** What the task requires **
Report how many lines in the data below hold the string "group". Nothing else should appear in the answer.

** Extracted information **

BEGIN

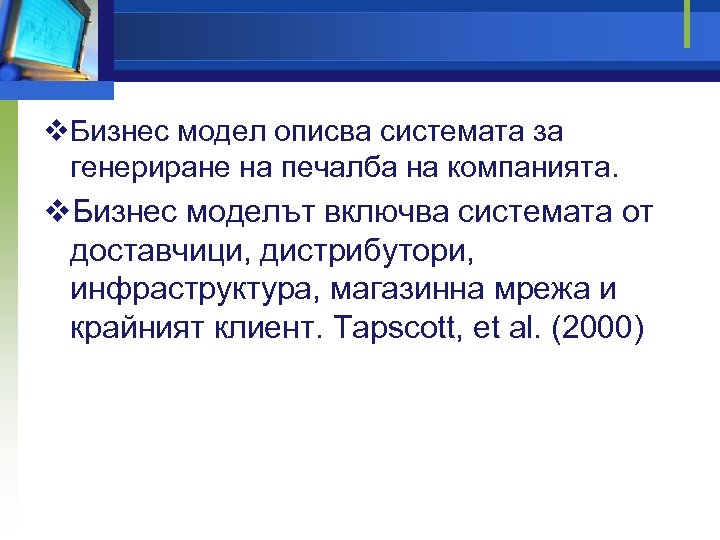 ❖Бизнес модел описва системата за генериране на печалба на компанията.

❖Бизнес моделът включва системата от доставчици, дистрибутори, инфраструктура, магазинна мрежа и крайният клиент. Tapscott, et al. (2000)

END
BEGIN

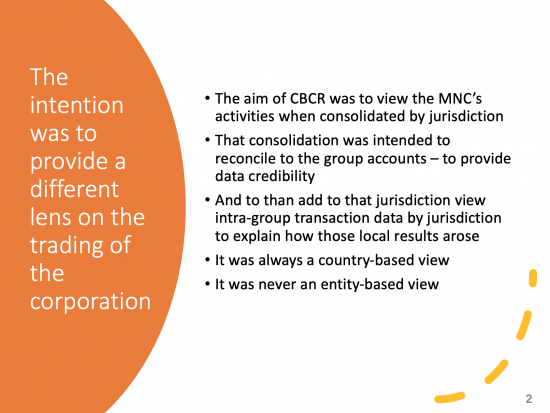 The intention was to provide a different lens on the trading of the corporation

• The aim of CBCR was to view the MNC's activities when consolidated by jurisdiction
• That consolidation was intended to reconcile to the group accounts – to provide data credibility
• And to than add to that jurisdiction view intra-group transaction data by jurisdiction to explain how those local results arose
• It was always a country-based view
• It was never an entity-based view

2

END
BEGIN

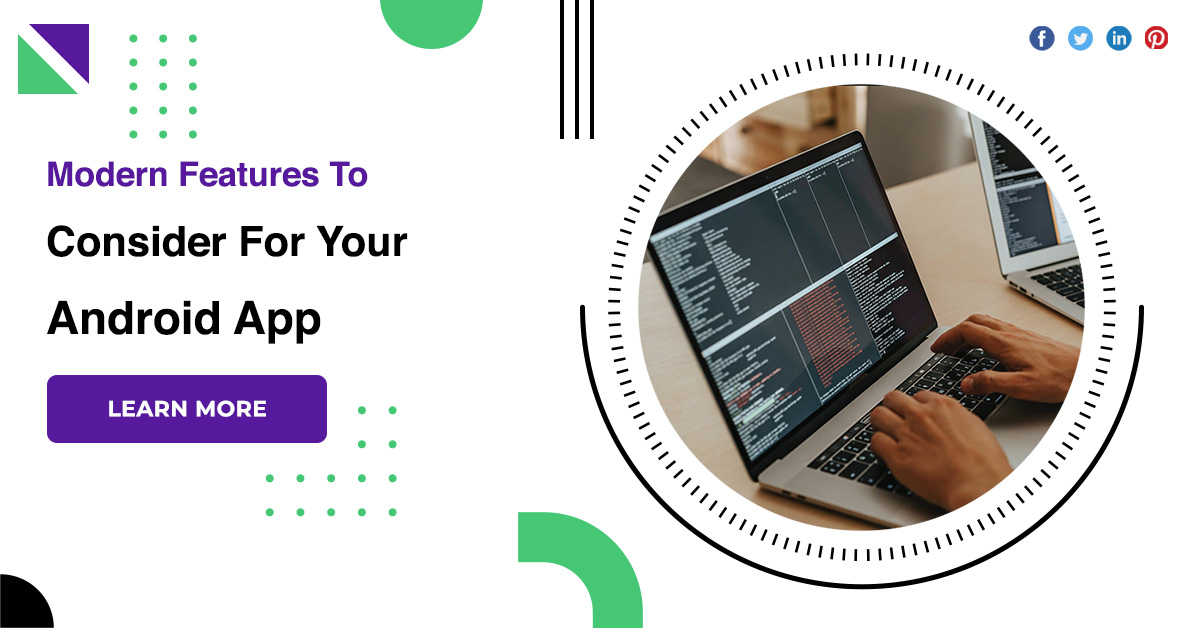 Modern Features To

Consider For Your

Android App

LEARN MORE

END

** Your response **
2